Menurut Charles, sudah tiga hari Kampung Laghaeng mengalami pemadaman listrik total. Kondisi ini menyulitkan warga dalam memantau situasi lingkungan, terutama pada malam hari, di tengah cuaca yang masih belum sepenuhnya bersahabat.
“Sudah tiga hari Kampung Laghaeng tidak ada listrik. Kami berharap listrik segera stabil, karena sangat penting untuk penerangan dan kewaspadaan masyarakat,” ujar Charles.
Selain pemulihan listrik, warga juga meminta perhatian Pemerintah Kabupaten Kepulauan Siau Tagulandang Biaro (Sitaro) terkait bantuan sepatu boots. Perlengkapan tersebut dinilainya sangat dibutuhkan untuk menunjang aktivitas pembersihan lumpur, bebatuan, serta sisa material banjir yang hingga kini masih dilakukan secara manual oleh warga dan relawan.
Charles menyampaikan apresiasi atas berbagai bantuan yang telah diterima sejauh ini. Ia berharap dukungan pemerintah dan pihak terkait dapat terus berlanjut hingga kondisi Kampung Laghaeng benar-benar pulih dan masyarakat bisa kembali menjalani aktivitas secara normal.
Sementara itu, Plt Kepala Dinas Pangan dan Pertanian Kabupaten Sitaro, Rahel Sahambangung, mengungkapkan, pihaknya telah menyalurkan bantuan pangan ke posko Kampung Laghaeng.
“Untuk Kampung Laghaeng, sebanyak 250 kilogram beras atau lima karung telah disalurkan,” ujar Sahambangung.
Berdasarkan data terbaru, dampak bencana di Kampung Laghaeng tergolong signifikan. Tercatat 25 kepala keluarga dengan total 64 jiwa terdampak langsung, terdiri dari 33 laki-laki dan 31 perempuan. Sejumlah warga masih menjalani perawatan medis di Puskesmas setempat. Bencana ini juga mengakibatkan tiga orang meninggal dunia.

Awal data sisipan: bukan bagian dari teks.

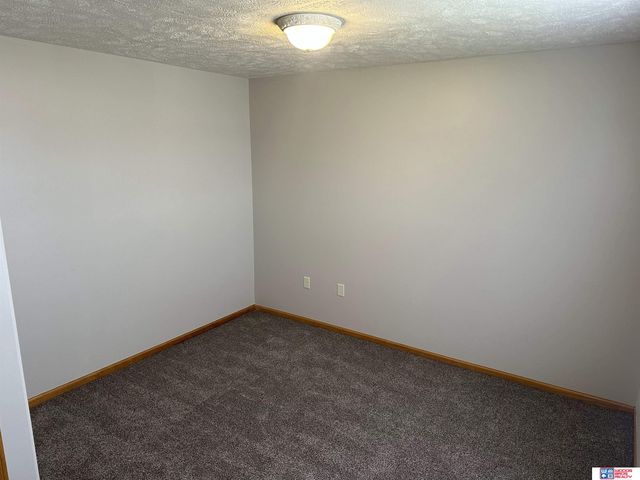 2400 Ramsey Road, Lincoln, NE 68524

Selain bantuan dari Dinas Pangan dan Pertanian, Pemerintah Daerah Kabupaten Sitaro melalui BPBD dan Dinas Sosial telah menyalurkan berbagai bantuan kepada warga terdampak. Bantuan tersebut meliputi air mineral, beras, kasur untuk pengungsi, serta sejumlah kebutuhan pokok lainnya guna meringankan beban masyarakat pascabencana.